Cronaca Italia

Eolie, Vulcano continua a emettere gas tossici: dichiarati lo stato di emergenza e l’evacuazione notturna

Vulcano, nelle isole Eolie, continua a manifestare la propria attività e a tenere alta l'attenzione. Il Sindaco Giorgianni ha emanato una nuova ordinanza che riguarderà 300 persone
eolie vulcano nuova ordinanza dopo stato di emergenza

L’attività di Vulcano, nelle Eolie, non si sarebbe ancora fermata, dimostrando un’intensità che non si verificava dall’ultima eruzione del 1889-1890. Gli elevati livelli di gas hanno indotto il Governo regionale a dichiarare lo stato di crisi e di emergenza. Ecco cosa sta succedendo sull’isola.

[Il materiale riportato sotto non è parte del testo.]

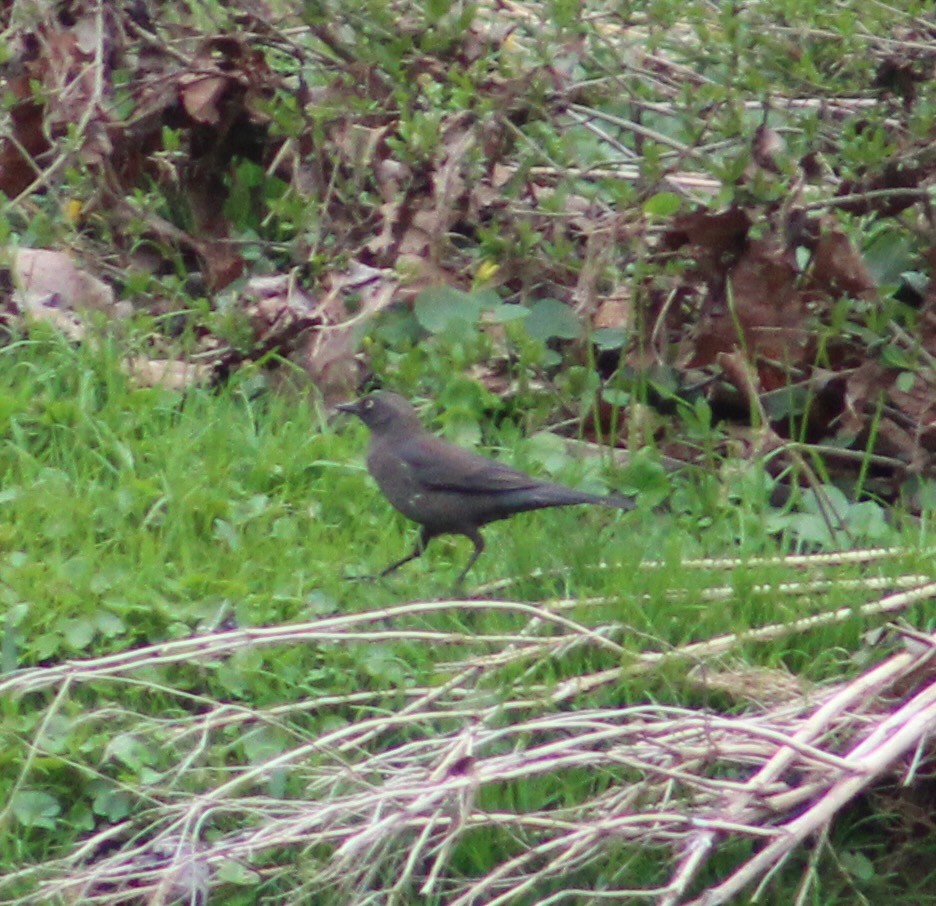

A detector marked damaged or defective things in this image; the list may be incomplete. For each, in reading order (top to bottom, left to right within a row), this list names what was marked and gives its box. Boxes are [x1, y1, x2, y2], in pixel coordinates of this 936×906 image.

Vulcano, dichiarato lo stato di crisi: la nuova ordinanza del Sindaco

Il governo regionale, guidato da Nello Musumeci, ha deciso di dichiarare nella seduta di ieri pomeriggio lo stato di crisi e di emergenza regionale per l’isola di Vulcano.

Marco Giorgianni, sindaco di Lipari, ha emanato un’ordinanza che vieterà a 300 persone di dormire nelle loro abitazioni: sarà attiva a partire da lunedì 22 novembre, dalle 23 alle 6, e avrà durata di un mese. La giunta intende dare priorità alle famiglie con disabili gravi e soggetti fragili, tra quelle residenti nell’area portuale interessata dall’ordinanza. Il sindaco ha comunque invitato a non cedere alla paura e di attendere il parere degli scienziati per capire cosa stia accedendo all’interno del vulcano. Padre Lio Raffaele, il parroco di Lipari e dell’isola di Vulcano, ha parlato all’Adnkronos di “grande collaborazione” tra gli abitanti e di come “già gran parte delle famiglie si sono organizzate per la notte, alcuni andranno da parenti sull’altro lato dell’isola, tra Vulcano piano e Vulcanello.

Hanno familiari e amici sull’isola“.

Isola di Vulcano, le motivazioni che hanno portato allo stato di crisi

I dati attuali registrano 480 tonnellate di CO2 prodotte ogni giorno da Vulcano, a fronte di un dato normale stabile a 80 tonnellate, che potrebbero essere sparse sull’isola dai venti. Per il sindaco, la criticità della situazione sarebbe dovuta proprio all’anidride carbonica che tenderebbe ad appesantirsi e a dirigersi verso il suolo, riducendo potenzialmente la quantità di ossigeno e provocando difficoltà respiratorie durante la notte.

Durante il giorno, invece, la vita nell’area portuale di Vulcano dovrebbe potersi svolgersi regolarmente e le attività possono restare aperte.

Per i nuovi provvedimenti sarebbero attesi dati più precisi sulla presenza di gas sul territorio dell’isola.

Vulcano, qual è la situazione secondo gli scienziati

Al momento, gli scienziati che monitorano la situazione hanno potuto notare un risveglio del sistema idrotermale superficiale di Vulcano, verificatosi già a partire da metà luglio e accentuatosi all’inizio di settembre.

Questo risveglio si starebbe manifestando in un cambiamento di composizione dei gas emessi dalle fumarole, ma anche in un incremento di temperatura dei gas e in fenomeni di microsismicità. Nelle fumarole sarebbero inoltre aumentate le concentrazioni di anidride carbonica e solforosa, che a livelli molto elevati possono provocare fastidio agli occhi e difficoltà alle vie respiratorie.